**BRIEF**
Output, word for word, the span of lines that starts at the one containing "this 1270×952 image." and ends at the last line of the records.

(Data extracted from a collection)
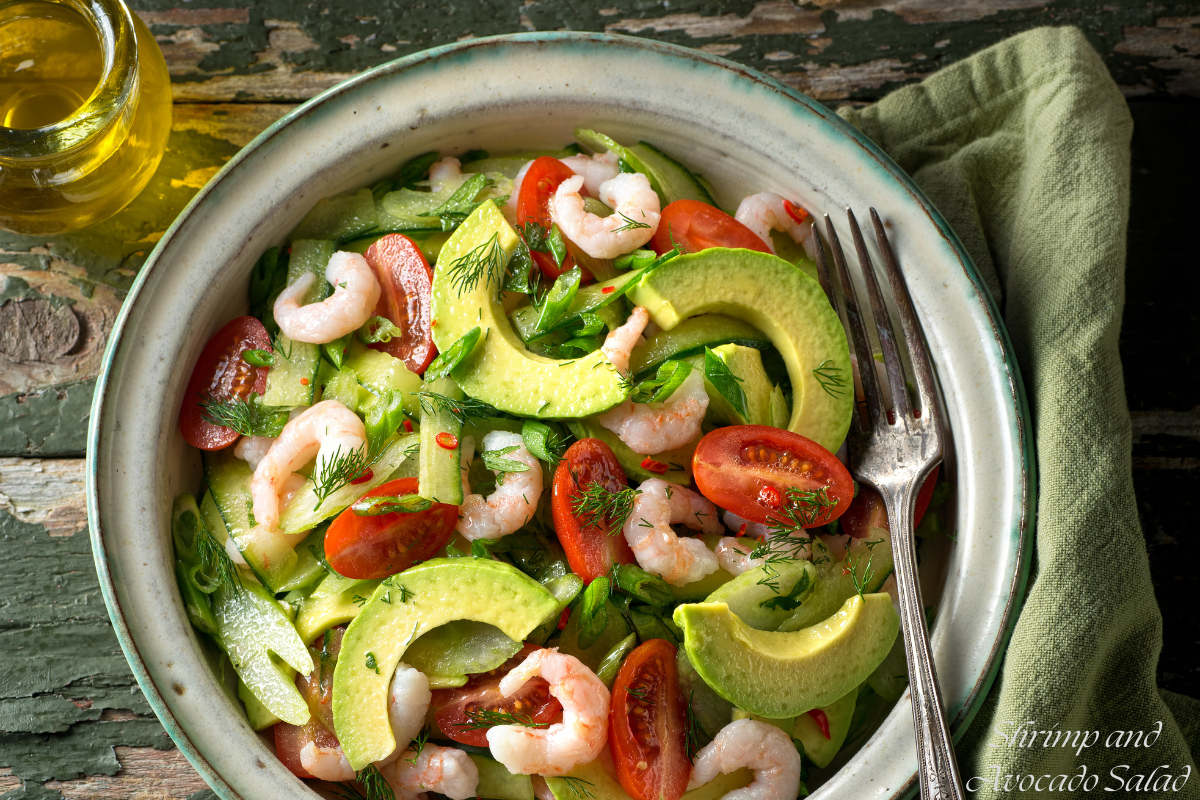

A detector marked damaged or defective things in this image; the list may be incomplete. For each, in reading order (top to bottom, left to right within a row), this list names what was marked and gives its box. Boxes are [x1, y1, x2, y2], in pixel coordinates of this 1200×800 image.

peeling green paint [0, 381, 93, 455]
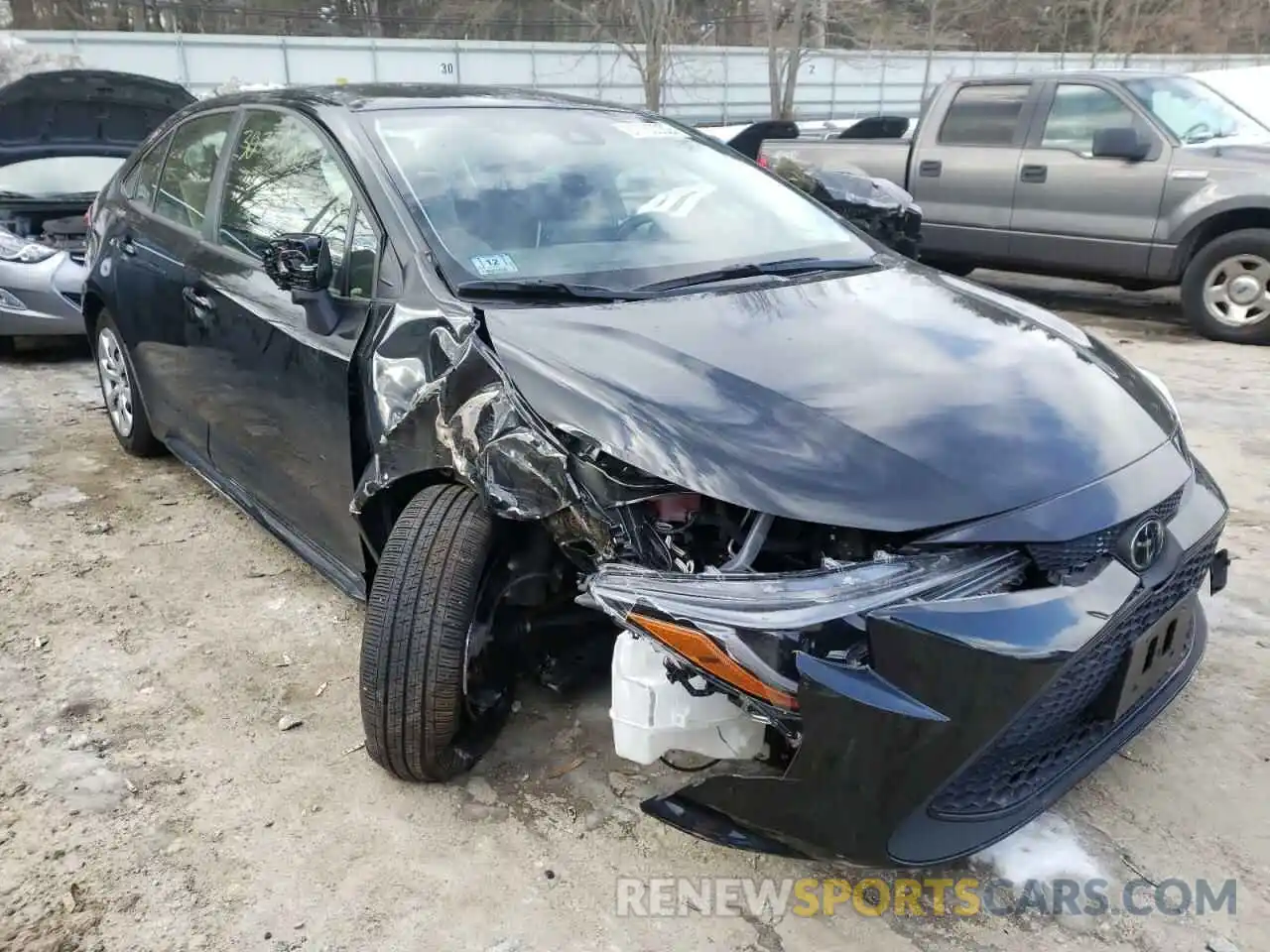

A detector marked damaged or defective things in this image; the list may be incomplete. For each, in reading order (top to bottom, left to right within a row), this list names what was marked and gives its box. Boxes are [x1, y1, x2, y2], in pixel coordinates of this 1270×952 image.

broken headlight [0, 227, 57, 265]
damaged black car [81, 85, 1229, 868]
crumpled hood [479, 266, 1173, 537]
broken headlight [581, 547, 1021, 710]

**ANSWER TO THIS EXERCISE**
A detector marked damaged or defective things in this image; the list may be incomplete. For each, in reading order (top to bottom, left to right within a row), this list names what was marked and gives its box. Boxes are [x1, y1, x2, y2], in pixel coordinates of this 1270×952 image.

broken headlight [0, 227, 57, 265]
damaged black car [81, 85, 1229, 868]
crumpled hood [479, 266, 1173, 537]
broken headlight [581, 547, 1021, 710]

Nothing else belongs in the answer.